REQUIRED ACTIONS ▸
A) Could you edit the Gaza blockade editorial from "This danger still" to "person is eliminated.", inclusive, so that "balance" becomes "equilibrium"?
B) In the Gaza blockade editorial:
(i) What were many Israelis forced to stay home from?
(ii) Who was killed along with Baha Abu al-Ata?
(iii) Which two bodies are credited with impressive capabilities in that operation?

SELECTED EXTRACT ▸
Cartoon by Emad Hajjaj
End the Blockade, Aid Gaza's Economy
Haaretz: For two days now, Israelis have been caught in an absurd trap; they have seen that the Gaza Strip has come to envelop Israel just as much as Israel envelops the Gaza Strip. Not only were many of them forced to stay home from school and work, and constantly feared a rocket strike, they also had to worry that Hamas would join in the conflict alongside Islamic Jihad and the clash would become an all-out war between Gaza and Israel.
This danger still exists. A fragile balance of deterrence exists between Israel and the Gaza Strip, and any upsetting of this balance has the potential to deteriorate into a protracted and pointless war. The Shin Bet security service and the Israel Defense Forces certainly demonstrated impressive capabilities in locating and killing Baha Abu al-Ata and his wife in a “surgical” operation, but the high economic cost and toll on morale brought on by this action only underscores the question of what exactly is gained by targeted killings. It has been clear for decades that assassinating terrorist leaders and commanders does not affect their organizations’ ability to strike at Israel, nor does it alter their policies. These are not cells that are dependent upon a single commander and will fall apart if that person is eliminated.

PROVIDED MATERIAL ▸
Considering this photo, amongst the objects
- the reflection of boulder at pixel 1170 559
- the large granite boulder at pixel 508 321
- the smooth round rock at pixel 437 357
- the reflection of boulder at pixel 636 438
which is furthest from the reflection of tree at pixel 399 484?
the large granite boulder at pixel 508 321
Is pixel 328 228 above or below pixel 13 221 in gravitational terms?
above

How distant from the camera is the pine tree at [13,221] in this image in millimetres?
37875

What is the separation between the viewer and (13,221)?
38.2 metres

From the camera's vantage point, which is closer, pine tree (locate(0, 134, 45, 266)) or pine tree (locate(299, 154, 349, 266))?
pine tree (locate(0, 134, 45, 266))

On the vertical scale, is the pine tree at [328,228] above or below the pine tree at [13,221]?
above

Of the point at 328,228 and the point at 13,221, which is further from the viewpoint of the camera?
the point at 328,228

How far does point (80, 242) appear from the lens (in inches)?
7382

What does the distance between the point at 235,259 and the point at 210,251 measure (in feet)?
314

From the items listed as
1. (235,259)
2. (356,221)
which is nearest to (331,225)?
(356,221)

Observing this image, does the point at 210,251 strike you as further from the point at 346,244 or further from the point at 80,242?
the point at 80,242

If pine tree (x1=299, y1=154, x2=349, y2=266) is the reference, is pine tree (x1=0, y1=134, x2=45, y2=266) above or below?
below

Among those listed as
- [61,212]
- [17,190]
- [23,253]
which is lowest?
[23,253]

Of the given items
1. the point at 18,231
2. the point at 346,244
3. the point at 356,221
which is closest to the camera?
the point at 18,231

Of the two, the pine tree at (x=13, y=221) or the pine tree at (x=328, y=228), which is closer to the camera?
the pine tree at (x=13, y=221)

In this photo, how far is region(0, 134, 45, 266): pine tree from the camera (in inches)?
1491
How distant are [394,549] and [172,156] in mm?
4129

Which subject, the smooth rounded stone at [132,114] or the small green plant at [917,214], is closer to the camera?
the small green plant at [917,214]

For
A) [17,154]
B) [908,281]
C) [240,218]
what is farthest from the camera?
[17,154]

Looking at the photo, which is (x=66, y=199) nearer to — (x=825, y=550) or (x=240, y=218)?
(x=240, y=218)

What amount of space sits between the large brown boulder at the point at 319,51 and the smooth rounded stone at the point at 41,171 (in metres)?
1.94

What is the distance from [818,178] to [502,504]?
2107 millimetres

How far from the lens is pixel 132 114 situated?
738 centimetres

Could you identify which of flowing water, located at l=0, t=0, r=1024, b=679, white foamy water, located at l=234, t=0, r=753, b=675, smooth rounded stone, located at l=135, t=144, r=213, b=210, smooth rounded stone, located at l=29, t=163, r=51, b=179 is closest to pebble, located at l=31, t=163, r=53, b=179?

RESULTS BY TASK ▸
A)
This danger still exists. A fragile equilibrium of deterrence exists between Israel and the Gaza Strip, and any upsetting of this equilibrium has the potential to deteriorate into a protracted and pointless war. The Shin Bet security service and the Israel Defense Forces certainly demonstrated impressive capabilities in locating and killing Baha Abu al-Ata and his wife in a “surgical” operation, but the high economic cost and toll on morale brought on by this action only underscores the question of what exactly is gained by targeted killings. It has been clear for decades that assassinating terrorist leaders and commanders does not affect their organizations’ ability to strike at Israel, nor does it alter their policies. These are not cells that are dependent upon a single commander and will fall apart if that person is eliminated.

B)
(i) School and work
(ii) His wife
(iii) The Shin Bet security service and the Israel Defense Forces